---------- DATASET RECORDS
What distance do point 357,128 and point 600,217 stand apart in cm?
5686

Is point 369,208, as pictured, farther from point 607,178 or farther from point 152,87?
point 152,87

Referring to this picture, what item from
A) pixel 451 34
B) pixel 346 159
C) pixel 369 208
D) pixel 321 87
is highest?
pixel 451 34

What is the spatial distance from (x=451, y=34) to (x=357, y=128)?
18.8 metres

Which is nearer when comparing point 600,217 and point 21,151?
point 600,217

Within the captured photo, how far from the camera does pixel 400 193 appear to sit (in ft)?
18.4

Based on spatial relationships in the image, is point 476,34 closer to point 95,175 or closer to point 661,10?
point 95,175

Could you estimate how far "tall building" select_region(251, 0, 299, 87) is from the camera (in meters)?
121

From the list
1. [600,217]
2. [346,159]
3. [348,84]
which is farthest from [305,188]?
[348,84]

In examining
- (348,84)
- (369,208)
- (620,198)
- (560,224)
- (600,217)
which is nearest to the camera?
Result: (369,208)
--------------------
TASK STATEMENT. Output every nonblank line of the records above as a JSON list of strings, one string per line.

ANSWER TO THE EXERCISE.
[
  "What distance do point 357,128 and point 600,217 stand apart in cm?",
  "5686",
  "Is point 369,208, as pictured, farther from point 607,178 or farther from point 152,87?",
  "point 152,87",
  "Referring to this picture, what item from",
  "A) pixel 451 34",
  "B) pixel 346 159",
  "C) pixel 369 208",
  "D) pixel 321 87",
  "is highest?",
  "pixel 451 34",
  "What is the spatial distance from (x=451, y=34) to (x=357, y=128)?",
  "18.8 metres",
  "Which is nearer when comparing point 600,217 and point 21,151?",
  "point 600,217",
  "Within the captured photo, how far from the camera does pixel 400 193 appear to sit (in ft)?",
  "18.4",
  "Based on spatial relationships in the image, is point 476,34 closer to point 95,175 or closer to point 661,10?",
  "point 95,175",
  "Could you estimate how far \"tall building\" select_region(251, 0, 299, 87) is from the camera (in meters)?",
  "121",
  "From the list",
  "1. [600,217]",
  "2. [346,159]",
  "3. [348,84]",
  "which is farthest from [305,188]?",
  "[348,84]",
  "In examining",
  "- (348,84)",
  "- (369,208)",
  "- (620,198)",
  "- (560,224)",
  "- (600,217)",
  "which is nearest to the camera?",
  "Result: (369,208)"
]